What to work on:
**a.** In the travel account below about goats in argan trees, list every action the local women are described doing to the nuts.
**b.** For each statement, say whether it agrees with the travel account below about goats in argan trees. Quote the deciding words of the account. (i) Three goats were up in the tree. (ii) The driver says argan berries are similar to olives. (iii) Luca says he will eat the argan oil.

We're in the middle of nowhere and our senses thrill to it. After 36 hours of exotic chaos, the stillness is both deafening and strangely intimate. We stare out the window at the unfamiliar landscape and even Luca is silent for once.

Then suddenly I spot something that makes me blink once, then twice. Have we stumbled into a Dr. Seuss book?

A goat in a tree?
How can that be?

In fact, there are three of them, perched on the highest branches of a scraggy-looking tree. Our driver explains the goats have climbed it to eat the argan berries, which are similar to olives.

After eating them, they excrete the nuts inside which are then collected and ground up to make the region's argan oil, famed for its culinary uses and anti-aging properties.

When we pass a cooperative selling argan products a little while later, I tell Piero we have to stop.

Him: Really? You want to stop again?
Me: Yes! How many times are we going to get the chance to buy something excreted from a goat? I'll use it on my skin and you can use it in all the tagines you're going to make.
Luca: That's disgusting. I am not eating it.


Inside, local women sit on the floor shelling, cracking and grinding the nuts into a fine paste.

It does not look like an easy job.

Information shown:
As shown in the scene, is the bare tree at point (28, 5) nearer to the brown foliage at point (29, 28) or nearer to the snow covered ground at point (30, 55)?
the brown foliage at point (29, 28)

Answers:
**a.** Shelling, cracking and grinding them into a fine paste.

**b.**
(i) Yes: "In fact, there are three of them, perched on the highest branches of a scraggy-looking tree."
(ii) Yes: "Our driver explains the goats have climbed it to eat the argan berries, which are similar to olives."
(iii) No: "That's disgusting. I am not eating it."